Friday, 15 July 2011
V2P [4], Thin PC [4]
Thursday, 14 July 2011
More problems with Windows 2008-R2-Vista-7 security elevation
Thursday, 7 July 2011
!@#$%^ Windows stupid ownership / permissions changes in Vista/Server 2008
By way of more testing I have confirmed that if I give permissions on the folder to individual user accounts then all the permissions work. If I create my own group and make my administrative accounts members of that group and apply permissions for that group, they don’t work. It is like MS has forced a Deny full control by default to the Administrators group. You can have read only access but not full permissions unless those permissions are granted to individual user accounts only.
Wednesday, 6 July 2011
Windows Thin PC [3]
Tuesday, 5 July 2011
Windows Thin PC [2]
Windows Thin PC
Monday, 4 July 2011
How to fix Windows 7 logon error: “The Group Policy Client failed the logon. Access is denied.”
I have seen this particular error several times with Windows 7 and Vista and we are not helped by a lack of documentation from Microsoft for this problem.
In my case the most recent instance of this occurred when I had to drop and recreate a user account. The first time I got the error I tried deleting the local profile, deleting the server profile, giving the user administrative permissions on the laptop, you name it. In some instances instead of getting the above message the user would appear to log in as normal until “Preparing your desktop” then they would be logged out with no further explanation.
After a great deal of frustration I came across this helpful page and adapted the instructions to my situation and the problem is solved. Here is how I applied the steps:
- Start up Regedit on the affected computer
- Go to HKEY_USERS
- On the File menu click Load Hive
- Go to the folder of the affected profile and open NTUSER.DAT
- Name the new key e.g. Profile
- Right click this key and select Permissions
- Select Advanced
- Add the account of the user whose registry this is and give them Full Control and replace permissions for Child Objects with inherited permissions from this object.
- On the File menu click Unload Hive
- Close Regedit.
In this instance at Step 7 I found the SID of the previous user account had full control.
I still don’t have the foggiest idea why the new user account didn’t get the permissions assigned – how does this happen I have no idea. But it’s been a long day and time to go home.
FOOTNOTE: This all went well until I tried logging in the user on the Remote Desktop server – which picked up their new roaming profile, instead of the local one on their laptop (naturally), and threw the same error. To cut a long story short I had to repeat the steps on the server copy of the profile. Since this profile was created new, I don’t have any clue as to how the incorrect permissions got set in its NTUSER.DAT file.
Friday, 1 July 2011
Native VHD data integrity issues / V2P [3]
The first thing to say is we are now moving to implement all of our deployments which have been in VHD, to physical i.e.
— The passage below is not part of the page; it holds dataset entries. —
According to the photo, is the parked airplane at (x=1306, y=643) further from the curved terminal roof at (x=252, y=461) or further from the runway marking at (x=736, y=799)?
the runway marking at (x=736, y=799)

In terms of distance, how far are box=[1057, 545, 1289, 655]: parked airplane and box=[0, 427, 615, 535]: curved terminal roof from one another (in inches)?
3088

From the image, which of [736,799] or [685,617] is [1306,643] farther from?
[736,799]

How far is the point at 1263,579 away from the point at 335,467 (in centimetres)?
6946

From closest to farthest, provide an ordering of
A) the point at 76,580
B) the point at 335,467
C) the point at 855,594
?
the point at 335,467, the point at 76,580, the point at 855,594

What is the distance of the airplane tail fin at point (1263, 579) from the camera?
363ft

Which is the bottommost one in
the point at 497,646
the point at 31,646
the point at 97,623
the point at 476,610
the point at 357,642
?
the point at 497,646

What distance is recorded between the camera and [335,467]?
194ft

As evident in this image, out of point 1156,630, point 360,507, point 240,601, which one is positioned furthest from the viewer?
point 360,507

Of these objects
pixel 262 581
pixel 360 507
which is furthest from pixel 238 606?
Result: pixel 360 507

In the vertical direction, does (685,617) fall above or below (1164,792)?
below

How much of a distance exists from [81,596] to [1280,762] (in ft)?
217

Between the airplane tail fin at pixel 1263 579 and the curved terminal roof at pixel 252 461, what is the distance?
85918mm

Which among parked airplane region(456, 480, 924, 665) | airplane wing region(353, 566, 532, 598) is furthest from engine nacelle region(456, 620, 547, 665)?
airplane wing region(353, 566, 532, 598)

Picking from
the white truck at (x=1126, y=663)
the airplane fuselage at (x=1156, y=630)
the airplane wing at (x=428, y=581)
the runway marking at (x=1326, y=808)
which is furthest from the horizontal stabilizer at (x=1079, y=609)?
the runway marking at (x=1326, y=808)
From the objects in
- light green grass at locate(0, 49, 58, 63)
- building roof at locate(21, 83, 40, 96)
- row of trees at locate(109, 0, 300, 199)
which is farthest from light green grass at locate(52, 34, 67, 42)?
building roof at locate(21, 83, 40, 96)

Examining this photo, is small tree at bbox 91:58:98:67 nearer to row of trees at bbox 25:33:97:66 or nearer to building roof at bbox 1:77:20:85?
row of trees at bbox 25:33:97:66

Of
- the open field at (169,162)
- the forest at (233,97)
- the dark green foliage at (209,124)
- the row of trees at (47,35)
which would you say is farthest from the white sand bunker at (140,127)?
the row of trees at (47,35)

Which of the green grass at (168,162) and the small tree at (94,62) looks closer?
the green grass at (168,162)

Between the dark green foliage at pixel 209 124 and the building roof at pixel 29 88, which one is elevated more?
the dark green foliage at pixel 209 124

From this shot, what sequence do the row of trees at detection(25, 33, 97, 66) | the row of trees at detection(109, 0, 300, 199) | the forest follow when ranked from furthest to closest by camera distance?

V2P. This includes all computers such as desktops, although being networked with users’ personal files redirected to network shares, they are not as critical as laptops which all have users stuff in the same VHD. Simply put we are finding with desktops that there is a higher incidence of boot failures with VHD indicating we are perhaps pushing the technology beyond what was expected of it.
However this doesn’t get away from the greatness of native VHD as an image development/build scenario because you can still do that development process based around native VHD and then deploy to physical. To do this is currently a two step process using ImageX, mount the VHD to a drive letter, capture it with ImageX, then apply the WIM to the target using ImageX. What I am hoping for in the future is that Microsoft will come to the fore and change ImageX to work directly with VHDs so we don’t have to have WIM and VHD versions of the same image.
I wrote further back that I had figured out that we only need to keep pre-sysprepped images and sysprep them on each machine at deployment. Now our remaining post sysprep images will be getting wiped soon so I have enough disk space to store the WIMs I have to make of the deployment VHDs.
Compared with our native VHD deployments to things like a computer suite it actually takes no more time to deploy with ImageX from a network share than it does with NativeVHD and you do save the time it takes to copy the WIM locally to the target platform by getting ImageX to pick it up from a network share and apply it at the same time, this therefore is the equivalent of the VHD copy to target stage. The rest of the steps take exactly the same time as they would for VHD. You run BCDBoot the same as you would for virtual except giving it a different drive letter perhaps. In due course I will have scripts set up to run all the various steps including the ImageX step maybe.
The good thing for us is that the same technologies are used to prepare VHDs for deployment as can be used with ImageX WIM images and therefore there is an easy transition between the two. As Microsoft have given us this great technology for image testing and development, since it really is only suitable for test environments, and since they have integrated capabilities to mount VHDs in Windows 7 and Server 2008 R2 GUI as well as command line (Diskpart), I am quite hopeful they will come to the party with ImageX enhanced to work directly with VHD so that these images can be deployed to physical as this is what ImageX does.